• Work instruction: Pull every line holding the word "catch" from the data below and copy it.

╭─ The records

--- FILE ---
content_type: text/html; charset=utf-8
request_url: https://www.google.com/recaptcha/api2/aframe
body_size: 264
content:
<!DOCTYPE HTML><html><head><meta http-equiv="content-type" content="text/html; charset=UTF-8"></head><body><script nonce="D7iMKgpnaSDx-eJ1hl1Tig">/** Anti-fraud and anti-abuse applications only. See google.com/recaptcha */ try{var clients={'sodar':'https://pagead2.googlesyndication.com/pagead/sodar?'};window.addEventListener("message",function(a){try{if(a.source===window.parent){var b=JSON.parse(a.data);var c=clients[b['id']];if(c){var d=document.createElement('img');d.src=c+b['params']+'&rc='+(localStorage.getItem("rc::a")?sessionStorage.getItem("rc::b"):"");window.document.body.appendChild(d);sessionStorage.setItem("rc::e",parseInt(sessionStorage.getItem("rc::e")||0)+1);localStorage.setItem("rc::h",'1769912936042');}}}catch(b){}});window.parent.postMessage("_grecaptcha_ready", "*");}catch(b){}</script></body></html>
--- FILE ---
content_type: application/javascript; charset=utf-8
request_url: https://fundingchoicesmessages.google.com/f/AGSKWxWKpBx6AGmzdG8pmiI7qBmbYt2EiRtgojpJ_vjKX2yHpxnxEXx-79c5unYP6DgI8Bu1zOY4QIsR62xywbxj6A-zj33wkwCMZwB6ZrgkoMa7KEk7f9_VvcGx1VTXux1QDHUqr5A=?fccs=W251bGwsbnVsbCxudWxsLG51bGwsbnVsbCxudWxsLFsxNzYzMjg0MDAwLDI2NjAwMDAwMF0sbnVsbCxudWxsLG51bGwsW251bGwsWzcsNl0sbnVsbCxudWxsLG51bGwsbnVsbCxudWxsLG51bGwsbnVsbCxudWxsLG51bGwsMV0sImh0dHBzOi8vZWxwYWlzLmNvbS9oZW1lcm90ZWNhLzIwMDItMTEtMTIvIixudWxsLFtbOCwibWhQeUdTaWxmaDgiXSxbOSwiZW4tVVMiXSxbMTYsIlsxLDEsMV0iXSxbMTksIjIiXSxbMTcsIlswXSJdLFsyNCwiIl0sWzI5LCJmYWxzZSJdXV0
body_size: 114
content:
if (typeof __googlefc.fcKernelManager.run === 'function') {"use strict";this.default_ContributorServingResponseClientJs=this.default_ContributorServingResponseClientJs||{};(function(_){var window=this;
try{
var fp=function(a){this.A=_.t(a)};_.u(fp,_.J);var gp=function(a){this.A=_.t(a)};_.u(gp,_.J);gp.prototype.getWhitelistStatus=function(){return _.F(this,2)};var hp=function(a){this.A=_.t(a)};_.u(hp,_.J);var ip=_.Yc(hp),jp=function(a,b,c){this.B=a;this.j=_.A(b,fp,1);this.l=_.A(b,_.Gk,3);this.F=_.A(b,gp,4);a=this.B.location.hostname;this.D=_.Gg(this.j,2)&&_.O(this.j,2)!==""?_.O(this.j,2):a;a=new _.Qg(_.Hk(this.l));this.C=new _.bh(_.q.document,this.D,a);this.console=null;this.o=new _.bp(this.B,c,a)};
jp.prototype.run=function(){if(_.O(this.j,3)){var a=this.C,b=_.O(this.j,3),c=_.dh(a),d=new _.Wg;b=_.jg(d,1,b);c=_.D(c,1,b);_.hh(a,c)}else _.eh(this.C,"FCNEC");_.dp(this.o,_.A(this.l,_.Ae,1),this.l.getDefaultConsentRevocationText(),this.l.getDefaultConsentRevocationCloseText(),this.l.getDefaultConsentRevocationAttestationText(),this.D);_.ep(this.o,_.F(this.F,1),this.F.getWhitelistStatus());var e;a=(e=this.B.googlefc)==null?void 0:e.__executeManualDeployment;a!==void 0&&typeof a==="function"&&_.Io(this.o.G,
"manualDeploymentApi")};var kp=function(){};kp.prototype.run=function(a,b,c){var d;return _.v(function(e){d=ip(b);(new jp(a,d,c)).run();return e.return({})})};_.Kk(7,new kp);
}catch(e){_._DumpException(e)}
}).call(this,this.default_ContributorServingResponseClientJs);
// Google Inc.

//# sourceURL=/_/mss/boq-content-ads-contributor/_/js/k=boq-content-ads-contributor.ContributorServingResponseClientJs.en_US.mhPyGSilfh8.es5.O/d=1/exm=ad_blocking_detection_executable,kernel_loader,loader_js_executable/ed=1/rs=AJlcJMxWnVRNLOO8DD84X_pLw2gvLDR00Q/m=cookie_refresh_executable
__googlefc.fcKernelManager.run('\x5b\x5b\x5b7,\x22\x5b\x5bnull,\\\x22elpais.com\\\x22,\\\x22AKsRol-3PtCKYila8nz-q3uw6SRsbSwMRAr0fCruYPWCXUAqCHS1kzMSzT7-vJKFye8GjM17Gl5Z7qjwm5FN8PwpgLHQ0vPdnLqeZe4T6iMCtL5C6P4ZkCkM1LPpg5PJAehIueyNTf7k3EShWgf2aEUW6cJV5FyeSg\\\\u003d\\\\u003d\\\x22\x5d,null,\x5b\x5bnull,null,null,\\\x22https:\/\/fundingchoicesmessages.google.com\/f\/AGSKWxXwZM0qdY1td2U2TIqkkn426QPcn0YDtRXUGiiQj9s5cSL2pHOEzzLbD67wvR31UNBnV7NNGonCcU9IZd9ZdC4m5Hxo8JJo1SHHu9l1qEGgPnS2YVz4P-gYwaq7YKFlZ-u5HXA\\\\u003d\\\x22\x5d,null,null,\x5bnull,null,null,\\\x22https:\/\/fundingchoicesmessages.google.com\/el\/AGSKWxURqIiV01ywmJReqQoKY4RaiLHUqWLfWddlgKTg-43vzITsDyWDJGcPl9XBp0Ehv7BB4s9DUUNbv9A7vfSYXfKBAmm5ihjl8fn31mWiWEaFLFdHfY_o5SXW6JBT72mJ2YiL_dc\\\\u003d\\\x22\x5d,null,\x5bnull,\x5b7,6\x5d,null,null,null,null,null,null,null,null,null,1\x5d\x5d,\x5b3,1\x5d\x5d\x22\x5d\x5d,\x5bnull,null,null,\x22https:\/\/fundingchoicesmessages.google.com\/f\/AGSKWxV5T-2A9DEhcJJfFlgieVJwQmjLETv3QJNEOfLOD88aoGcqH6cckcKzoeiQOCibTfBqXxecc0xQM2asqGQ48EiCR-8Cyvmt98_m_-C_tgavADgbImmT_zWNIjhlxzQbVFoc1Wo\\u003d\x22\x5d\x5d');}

╰─

• Result of this exercise:
<!DOCTYPE HTML><html><head><meta http-equiv="content-type" content="text/html; charset=UTF-8"></head><body><script nonce="D7iMKgpnaSDx-eJ1hl1Tig">/** Anti-fraud and anti-abuse applications only. See google.com/recaptcha */ try{var clients={'sodar':'https://pagead2.googlesyndication.com/pagead/sodar?'};window.addEventListener("message",function(a){try{if(a.source===window.parent){var b=JSON.parse(a.data);var c=clients[b['id']];if(c){var d=document.createElement('img');d.src=c+b['params']+'&rc='+(localStorage.getItem("rc::a")?sessionStorage.getItem("rc::b"):"");window.document.body.appendChild(d);sessionStorage.setItem("rc::e",parseInt(sessionStorage.getItem("rc::e")||0)+1);localStorage.setItem("rc::h",'1769912936042');}}}catch(b){}});window.parent.postMessage("_grecaptcha_ready", "*");}catch(b){}</script></body></html>
}catch(e){_._DumpException(e)}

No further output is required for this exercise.